> Supplied text:
============

Yingying's Biography
The Biography of Ying-ying (traditional Chinese: 鶯鶯傳; simplified Chinese: 莺莺传; pinyin: Yīngyīng zhuàn; Wade–Giles: Ying-ying chuan), also translated as the Story of Yingying, by Yuan Zhen, is Tang dynasty chuanqi story.[1] It tells the story of a relationship conflicted between love and duty between a 16-year-old girl and a 21-year-old student. It is considered to be one of the first works of fiction in Chinese literature.
Role in history of Chinese literature
Yuan Zhen pioneered psychological exploration and possibilities of plot development. His tale mixed narration, poetry and letters from one character to another to demonstrate emotion rather than describe it, making it in one sense an epistolary novel. The work was also innovative because its characters, in the terms suggested by E.M. Forster, are “round” rather than “flat,” that is, unlike the characters in the earlier zhiguai or zhiren tales, are not built around a single idea or quality, but have the power to surprise readers. Recent critic Gu Mingdong suggests that with this tale, Chinese fiction “came of age,” and the story provided themes for later plays, stories, and novels.[2]
Yingying's Biography was one of three Tang Dynasty works particularly influential in the development of the caizi-jiaren (scholar and beauty story).[1]
Among other works which it inspired was the Story of the Western Wing [3]
Plot
The young man, known only as "the student Zhang" was living in a rented dwelling in a Buddhist compound in the countryside some distance from a small city when a recently widowed woman, her daughter and son, and an entourage befitting their wealth moved into another rented dwelling in that compound. The father of the family had died while stationed in some remote part of China, so the widow Cui (pronounced "tswei") was returning the family to Chang-an. They paused in their journey to recuperate from their long trek. Troops in the nearby city mutinied, so the student Zhang used his friendly connections with influential men in that city to get a guard posted over the compound. The widow Cui and her group were made much more secure as a result of the student Zhang's pulling of strings. She gave a banquet to express her gratitude for Zhang's actions.

============

> Data records:
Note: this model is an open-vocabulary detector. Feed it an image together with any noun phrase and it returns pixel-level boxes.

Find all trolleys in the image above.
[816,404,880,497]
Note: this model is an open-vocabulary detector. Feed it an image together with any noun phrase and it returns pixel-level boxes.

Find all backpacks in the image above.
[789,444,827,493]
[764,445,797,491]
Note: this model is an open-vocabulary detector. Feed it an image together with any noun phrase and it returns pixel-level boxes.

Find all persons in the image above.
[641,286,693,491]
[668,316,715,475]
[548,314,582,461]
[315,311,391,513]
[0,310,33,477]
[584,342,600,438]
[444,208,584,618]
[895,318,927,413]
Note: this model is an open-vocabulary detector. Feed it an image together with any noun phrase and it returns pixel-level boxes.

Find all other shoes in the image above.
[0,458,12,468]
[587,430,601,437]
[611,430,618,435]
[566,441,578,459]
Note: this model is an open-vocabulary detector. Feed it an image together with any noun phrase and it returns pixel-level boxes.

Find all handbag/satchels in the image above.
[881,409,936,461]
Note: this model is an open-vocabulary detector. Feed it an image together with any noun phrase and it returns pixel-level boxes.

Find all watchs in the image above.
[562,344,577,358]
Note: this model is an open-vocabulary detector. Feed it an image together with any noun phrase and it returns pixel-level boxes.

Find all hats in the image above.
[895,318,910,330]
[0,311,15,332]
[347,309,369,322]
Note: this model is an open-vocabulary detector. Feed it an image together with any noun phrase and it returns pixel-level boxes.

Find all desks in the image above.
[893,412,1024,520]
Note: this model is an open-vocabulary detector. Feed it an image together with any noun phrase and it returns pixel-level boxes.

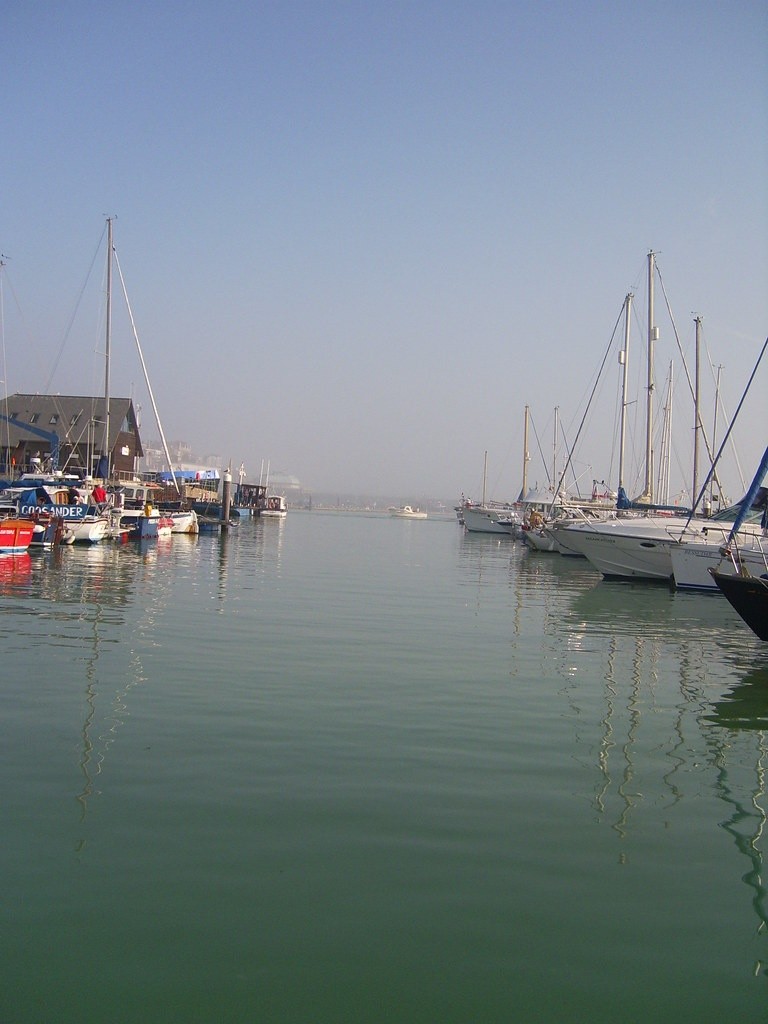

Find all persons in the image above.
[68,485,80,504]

============

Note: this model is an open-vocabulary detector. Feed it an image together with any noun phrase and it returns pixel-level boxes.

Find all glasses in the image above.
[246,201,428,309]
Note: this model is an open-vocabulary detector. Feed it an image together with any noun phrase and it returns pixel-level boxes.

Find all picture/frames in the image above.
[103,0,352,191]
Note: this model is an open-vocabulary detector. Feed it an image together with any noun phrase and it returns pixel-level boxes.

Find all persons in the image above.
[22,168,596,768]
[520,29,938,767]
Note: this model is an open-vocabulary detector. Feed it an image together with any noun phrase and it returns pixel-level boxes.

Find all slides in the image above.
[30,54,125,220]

============

Reproduce the Yingying's Biography article word for word, from its title through the end of the plot section.

Yingying's Biography
The Biography of Ying-ying (traditional Chinese: 鶯鶯傳; simplified Chinese: 莺莺传; pinyin: Yīngyīng zhuàn; Wade–Giles: Ying-ying chuan), also translated as the Story of Yingying, by Yuan Zhen, is Tang dynasty chuanqi story.[1] It tells the story of a relationship conflicted between love and duty between a 16-year-old girl and a 21-year-old student. It is considered to be one of the first works of fiction in Chinese literature.
Role in history of Chinese literature
Yuan Zhen pioneered psychological exploration and possibilities of plot development. His tale mixed narration, poetry and letters from one character to another to demonstrate emotion rather than describe it, making it in one sense an epistolary novel. The work was also innovative because its characters, in the terms suggested by E.M. Forster, are “round” rather than “flat,” that is, unlike the characters in the earlier zhiguai or zhiren tales, are not built around a single idea or quality, but have the power to surprise readers. Recent critic Gu Mingdong suggests that with this tale, Chinese fiction “came of age,” and the story provided themes for later plays, stories, and novels.[2]
Yingying's Biography was one of three Tang Dynasty works particularly influential in the development of the caizi-jiaren (scholar and beauty story).[1]
Among other works which it inspired was the Story of the Western Wing [3]
Plot
The young man, known only as "the student Zhang" was living in a rented dwelling in a Buddhist compound in the countryside some distance from a small city when a recently widowed woman, her daughter and son, and an entourage befitting their wealth moved into another rented dwelling in that compound. The father of the family had died while stationed in some remote part of China, so the widow Cui (pronounced "tswei") was returning the family to Chang-an. They paused in their journey to recuperate from their long trek. Troops in the nearby city mutinied, so the student Zhang used his friendly connections with influential men in that city to get a guard posted over the compound. The widow Cui and her group were made much more secure as a result of the student Zhang's pulling of strings. She gave a banquet to express her gratitude for Zhang's actions.